Texte du document -

━━━━

Conférences

Lettre dédicatoire à Honorat et Eucher [1].

Votre haute perfection vous fait luire en ce monde, tels de grands luminaires, d'une clarté admirable; et beaucoup parmi les saints qui s'instruisent de vos exemples, ont peine à l'imiter.

Cependant, frères très saints, les hommes sublimes de qui nous recûmes d'abord les principes de la vie anachorétique, vous enflamment l'un et l'autre d'un irrésistible enthousiasme. Honorat souhaiterait de faire profiter de leurs leçons le monastère immense qu'il gouverne, et pour lequel le spectacle de votre sainte vie est déjà un enseignement quotidien. Eucher a formé le dessein plus ambitieux de les aller voir de ses yeux, afin de s'édifier encore au spectacle de leurs vertus. Il rêve de pénétrer jusqu'au fond de l'Égypte. Laissant notre province, qui lui semble roidie dans sa torpeur sous le ciel froid des Gaules, il voudrait s'envoler, très chaste tourterelle, vers ces terres fameuses que le soleil de justice regarde de si près, et où les vertus à profusion donnent leurs fruits mûrs.

La charité, dès lors, me faisait violence. J'ai eu souci du désir de l'un et des fatigues de l'autre ; je ne me suis point dérobé à la tâche redoutable d'écrire sur un tel sujet, souhaitant seulement que l'autorité du premier s'en trouve grandie auprès de ses fils, et que soit évité au second un voyage si plein de périls.

Ce travail vient après deux ouvrages déjà, que j'ai composés autrefois, comme il me fut possible, c'est-à-dire tant mal que bien : les douze livres sur les Institutions monastiques, pour l'évêque Castor de bienheureuse mémoire, et les dix Conférences des pères du désert de Scété, à la demande des saints évêques Helladius et Léonce [2]. Mais, puis qu'ils n'ont pu satisfaire votre foi ni votre ferveur, voici donc aujourd'hui sept Conférences nouvelles, écrites de même style, que j'ai cru devoir vous dédier.

━━━━

Consigne - Recopiez le passage de la lettre dédicatoire qui va de « Votre haute perfection » à « peine à l'imiter. », ces deux bornes comprises. Les lignes qui viennent ensuite proviennent d'une autre source que la lettre dédicatoire.

Données de l'exercice -
━━━━

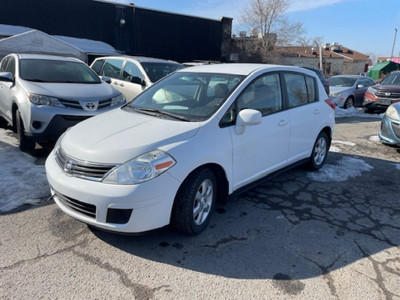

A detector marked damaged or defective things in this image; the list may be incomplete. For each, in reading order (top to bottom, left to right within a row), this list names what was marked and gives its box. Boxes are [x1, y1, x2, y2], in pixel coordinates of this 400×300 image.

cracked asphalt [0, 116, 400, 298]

━━━━

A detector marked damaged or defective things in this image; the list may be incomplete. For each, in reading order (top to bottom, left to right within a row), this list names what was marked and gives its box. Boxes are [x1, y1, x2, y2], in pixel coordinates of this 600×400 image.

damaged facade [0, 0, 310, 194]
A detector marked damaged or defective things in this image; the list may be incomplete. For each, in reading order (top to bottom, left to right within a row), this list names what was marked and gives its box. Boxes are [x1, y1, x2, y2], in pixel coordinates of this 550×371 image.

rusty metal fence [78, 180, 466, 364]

━━━━

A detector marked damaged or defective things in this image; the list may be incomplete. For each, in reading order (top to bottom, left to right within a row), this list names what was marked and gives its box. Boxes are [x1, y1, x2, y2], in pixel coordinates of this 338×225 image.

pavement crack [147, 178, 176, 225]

━━━━

Réponse attendue -
Votre haute perfection vous fait luire en ce monde, tels de grands luminaires, d'une clarté admirable; et beaucoup parmi les saints qui s'instruisent de vos exemples, ont peine à l'imiter.